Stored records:
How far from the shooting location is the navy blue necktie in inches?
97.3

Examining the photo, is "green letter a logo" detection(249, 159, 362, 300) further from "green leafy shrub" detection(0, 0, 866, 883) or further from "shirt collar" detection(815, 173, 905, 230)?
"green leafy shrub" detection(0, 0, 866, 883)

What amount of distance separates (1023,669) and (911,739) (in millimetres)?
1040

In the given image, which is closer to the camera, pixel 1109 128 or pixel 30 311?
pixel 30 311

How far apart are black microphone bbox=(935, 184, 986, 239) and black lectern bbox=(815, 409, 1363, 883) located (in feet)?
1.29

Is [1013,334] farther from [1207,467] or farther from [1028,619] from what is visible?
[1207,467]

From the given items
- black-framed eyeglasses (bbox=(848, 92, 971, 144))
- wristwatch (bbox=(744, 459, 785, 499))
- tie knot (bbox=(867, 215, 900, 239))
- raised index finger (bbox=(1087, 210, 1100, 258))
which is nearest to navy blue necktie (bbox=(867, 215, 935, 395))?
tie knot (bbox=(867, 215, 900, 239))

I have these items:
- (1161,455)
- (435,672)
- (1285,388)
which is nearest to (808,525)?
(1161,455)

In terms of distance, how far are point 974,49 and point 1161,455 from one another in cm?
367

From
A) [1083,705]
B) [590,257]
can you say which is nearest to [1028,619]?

> PROBLEM TO WORK ON:
Reproduce every line of the data above without any changes.

> TASK RESULT:
How far from the shooting location is the navy blue necktie in inches?
97.3

Examining the photo, is "green letter a logo" detection(249, 159, 362, 300) further from "green leafy shrub" detection(0, 0, 866, 883) or further from "shirt collar" detection(815, 173, 905, 230)?
"green leafy shrub" detection(0, 0, 866, 883)

What amount of distance separates (1023,669) and (911,739) (in millimetres)?
1040

In the given image, which is closer to the camera, pixel 1109 128 or pixel 30 311?
pixel 30 311

How far apart are black microphone bbox=(935, 184, 986, 239) and black lectern bbox=(815, 409, 1363, 883) located (in feet)?
1.29

Is [1013,334] farther from [1207,467] or farther from [1028,619] from what is visible?
[1207,467]

From the given items
- black-framed eyeglasses (bbox=(848, 92, 971, 144))
- wristwatch (bbox=(744, 459, 785, 499))
- tie knot (bbox=(867, 215, 900, 239))
- raised index finger (bbox=(1087, 210, 1100, 258))
which is nearest to navy blue necktie (bbox=(867, 215, 935, 395))?
tie knot (bbox=(867, 215, 900, 239))

I have these items:
- (1161,455)
- (435,672)
- (1285,388)
which is nearest to (808,525)?
(1161,455)

In terms of distance, how far are point 974,49 and point 1161,455 from one another in cm?
367

From
A) [1083,705]
B) [590,257]
can you say which is nearest to [1028,619]?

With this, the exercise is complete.